Determines the action to be taken if one of the files cannot be successfully parsed.

parser

Java class name

Class name of the Java XMLReader to be used. For example, John Cowan's TagSoup parser may be selected by specifying parser=org.ccil.cowan.tagsoup.Parser (this parses arbitrary ill-formed HTML and presents it to Saxon as well-formed XML).

xinclude

yes | no

Determines whether XInclude processing should be applied to the selected documents. This overrides any setting in the Configuration (or any command line option).

stable

yes | no

Determines whether the collection is to be stable.
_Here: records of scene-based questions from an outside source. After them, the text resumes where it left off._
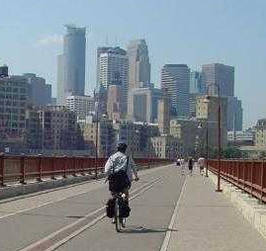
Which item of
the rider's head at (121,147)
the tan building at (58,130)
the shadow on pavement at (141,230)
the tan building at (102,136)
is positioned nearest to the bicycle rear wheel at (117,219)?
the shadow on pavement at (141,230)

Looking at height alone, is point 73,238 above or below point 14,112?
below

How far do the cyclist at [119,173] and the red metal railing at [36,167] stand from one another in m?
10.7

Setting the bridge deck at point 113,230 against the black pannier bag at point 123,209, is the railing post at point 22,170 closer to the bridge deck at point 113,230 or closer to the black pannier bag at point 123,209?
the bridge deck at point 113,230

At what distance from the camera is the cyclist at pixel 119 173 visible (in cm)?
1457

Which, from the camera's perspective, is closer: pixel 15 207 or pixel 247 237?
pixel 247 237

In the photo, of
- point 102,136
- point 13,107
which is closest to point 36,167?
point 13,107

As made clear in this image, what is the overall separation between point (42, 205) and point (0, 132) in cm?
12782

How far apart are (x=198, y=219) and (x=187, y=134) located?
153m

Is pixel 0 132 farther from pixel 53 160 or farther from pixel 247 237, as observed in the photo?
pixel 247 237

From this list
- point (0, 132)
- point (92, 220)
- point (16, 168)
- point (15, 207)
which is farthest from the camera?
point (0, 132)

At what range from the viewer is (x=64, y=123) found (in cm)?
16662

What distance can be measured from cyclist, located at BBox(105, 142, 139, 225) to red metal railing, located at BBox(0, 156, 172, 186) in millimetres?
10725

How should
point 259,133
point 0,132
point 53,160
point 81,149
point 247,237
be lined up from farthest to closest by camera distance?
point 81,149, point 0,132, point 259,133, point 53,160, point 247,237

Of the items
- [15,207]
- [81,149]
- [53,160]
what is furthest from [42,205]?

The pattern used in the select parameter can use glob-like syntax, for example *.xml selects all files with extension "xml". More generally, the pattern is converted to a regular expression by prepending "^", appending "$", replacing "." by "\.", "*" by ".*", and "?" by ".?", and it is then used to match the file names appearing in the directory using the Java regular expression rules. So, for example, you can write ?select=*.(xml|xhtml) to match files with either of these two file extensions. Note however, that special characters used in the URL (that is, characters such as backslash and curly braces that are not allowed in the query part of a URI) must be escaped using the %HH convention. For example, vertical bar needs to be written as %7C. This escaping can be achieved using the encode-for-uri() function.

As an alternative to the select parameter, the match parameter can be used. This accepts a standard XPath 3.1 regular expression as its value. For example, .+\.xml selects all files with extension "xml". Again, characters that are not allowed in the query part of a URI, such as backslash, curly braces, and vertical bar, must be escaped using the %HH convention, which can be achieved using the encode-for-uri() function.

A collection read in this way is not stable by default. (Stability can be expensive, and is rarely required, so the default setting is recommended.) Making a collection stable has the effect that the entire result of the collection() function is retained in a cache for the duration of the query or transformation, and any further calls on collection() with the same absolute URI return this saved collection retrieved from this cache.